Using rsyslog and Elasticsearch to Handle Different Types of JSON Logs

Originally posted on the Sematext blog: Using Elasticsearch Mapping Types to Handle Different JSON Logs

By default, Elasticsearch does a good job of figuring the type of data in each field of your logs. But if you like your logs structured like we do, you probably want more control over how they’re indexed: is time_elapsed an integer or a float? Do you want your tags analyzed so you can search for big in big data? Or do you need it not_analyzed, so you can show top tags via the terms aggregation? Or maybe both?

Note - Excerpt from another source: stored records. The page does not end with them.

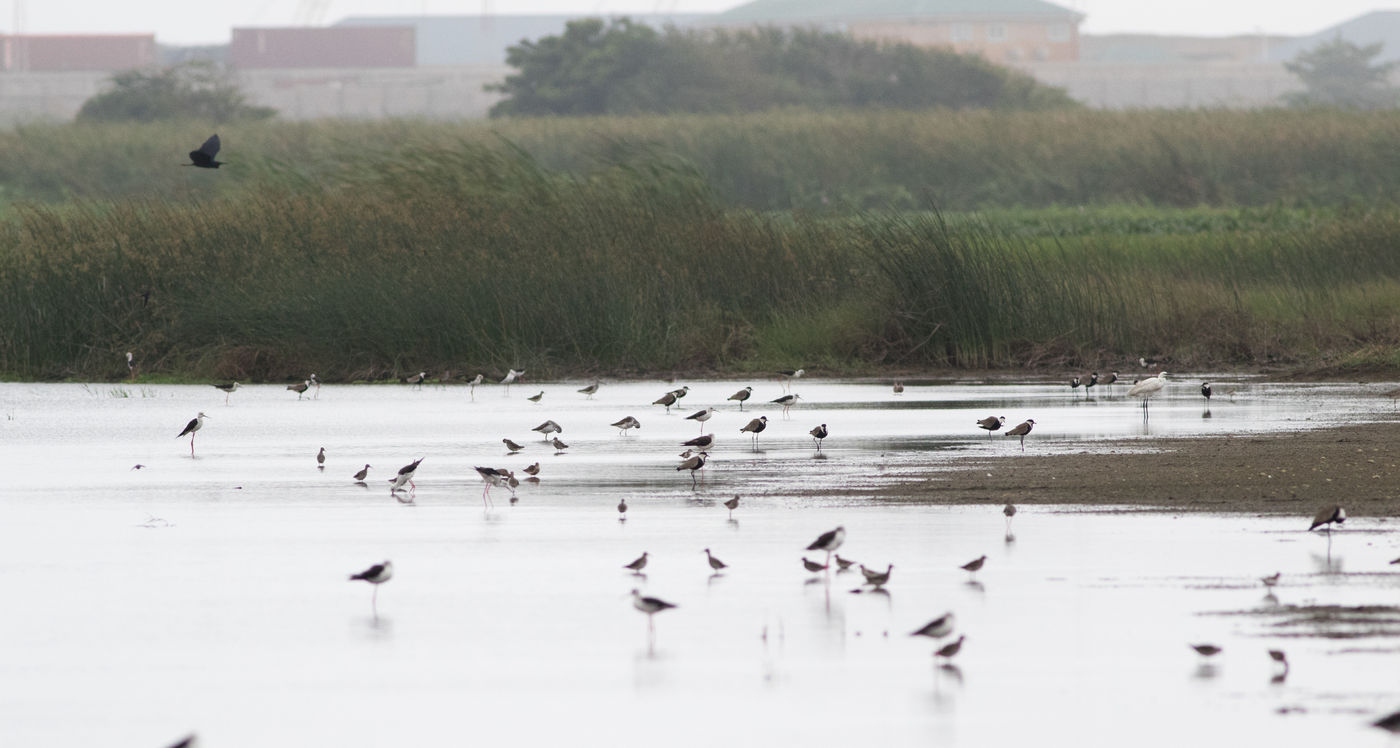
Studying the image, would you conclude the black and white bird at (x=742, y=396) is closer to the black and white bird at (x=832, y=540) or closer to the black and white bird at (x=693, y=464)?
the black and white bird at (x=693, y=464)

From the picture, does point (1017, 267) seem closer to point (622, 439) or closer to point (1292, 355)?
point (1292, 355)

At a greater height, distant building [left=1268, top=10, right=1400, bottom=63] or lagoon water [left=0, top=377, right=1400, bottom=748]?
distant building [left=1268, top=10, right=1400, bottom=63]

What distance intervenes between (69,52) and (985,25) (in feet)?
175

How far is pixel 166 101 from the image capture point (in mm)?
60969

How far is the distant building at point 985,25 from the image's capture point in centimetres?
11938

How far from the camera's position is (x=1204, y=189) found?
132ft

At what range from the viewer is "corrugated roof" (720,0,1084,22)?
406ft

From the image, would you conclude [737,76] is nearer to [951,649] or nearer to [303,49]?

In this post, we’ll look at how to use index templates to manage multiple types of logs across multiple indices. Also, we’ll explain how to use rsyslog to handle JSON logging and specify types.

Elasticsearch Mapping and Logs

To control settings for how a field is analyzed in Elasticsearch, you’ll need to define a mapping. This works similarly in Logsene, our log analytics SaaS, because it uses Elasticsearch and exposes its API.

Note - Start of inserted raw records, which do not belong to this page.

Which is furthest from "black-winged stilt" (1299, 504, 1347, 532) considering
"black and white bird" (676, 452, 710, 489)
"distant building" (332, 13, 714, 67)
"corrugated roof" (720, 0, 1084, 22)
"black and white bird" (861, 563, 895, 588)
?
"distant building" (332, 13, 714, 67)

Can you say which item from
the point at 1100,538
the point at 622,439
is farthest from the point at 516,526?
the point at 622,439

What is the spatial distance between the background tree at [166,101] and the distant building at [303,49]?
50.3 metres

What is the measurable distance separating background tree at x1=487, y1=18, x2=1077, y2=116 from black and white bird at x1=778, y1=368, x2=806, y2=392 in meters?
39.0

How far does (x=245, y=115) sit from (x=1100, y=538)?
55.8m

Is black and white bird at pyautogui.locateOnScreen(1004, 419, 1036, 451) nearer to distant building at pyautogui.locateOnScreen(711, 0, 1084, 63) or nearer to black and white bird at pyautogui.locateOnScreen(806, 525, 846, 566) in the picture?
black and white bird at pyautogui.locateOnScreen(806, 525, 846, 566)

With logs you’ll probably use time-based indices, because they scale better (in Logsene, for instance, you get daily indices). To make sure the mapping you define today applies to the index you create tomorrow, you need to define it in an index template.

Managing Multiple Types

Mappings provide a nice abstraction when you have to deal with multiple types of structured data. Let’s say you have two apps generating logs of different structures: both have a timestamp field, but one recording logins has a user field, and another one recording purchases has an amount field.

To deal with this, you can define the timestamp field in the _default_ mapping which applies to all types. Then, in each type’s own mapping we’ll define fields unique to that mapping. The following snippet is an example that works with Logsene, provided that aaaaaaaa-bbbb-cccc-dddd-eeeeeeeeeeee is your Logsene app token. If you roll your own Elasticsearch, you can use whichever name you want, and make sure the template name applies to matches index pattern (for example, logs-* will work if your indices are in the logs-YYYY-MM-dd format).

curl -XPUT 'logsene-receiver.sematext.com/_template/aaaaaaaa-bbbb-cccc-dddd-eeeeeeeeeeee_MyTemplate' -d '{
 "template" : "aaaaaaaa-bbbb-cccc-dddd-eeeeeeeeeeee*",
 "order" : 21,
 "mappings" : {
  "_default_" : {
   "properties" : {
    "timestamp" : { "type" : "date" }
   }
  },
  "firstapp" : {
   "properties" : {
    "user" : { "type" : "string" }
   }
  },
  "secondapp" : {
   "properties" : {
    "amount" : { "type" : "long" }
   }
  }
 }
}'

Sending JSON Logs to Specific Types

When you send a document to Elasticsearch by using the API, you have to provide an index and a type. You can use an Elasticsearch client for your preferred language to log directly to Elasticsearch or Logsene this way. But I wouldn’t recommend this, because then you’d have to manage things like buffering if the destination is unreachable.

Instead, I’d keep my logging simple and use a specialized logging tool, such as rsyslog, to do the hard work for me. Logging to a file is usually the easiest option. It’s local, and you can have your logging tool tail the file and send contents over the network. I usually prefer sockets (like syslog) because they let me configure rsyslog to:
– write events in a human format to a local file I can tail if I need to (usually in development)
– forward logs without hitting disk if I need to (usually in production)
Whatever you prefer, I think writing to local files or sockets is better than sending logs over the network from your application. Unless you’re willing to do a reliability trade-off and use UDP, which gets rid of most complexities.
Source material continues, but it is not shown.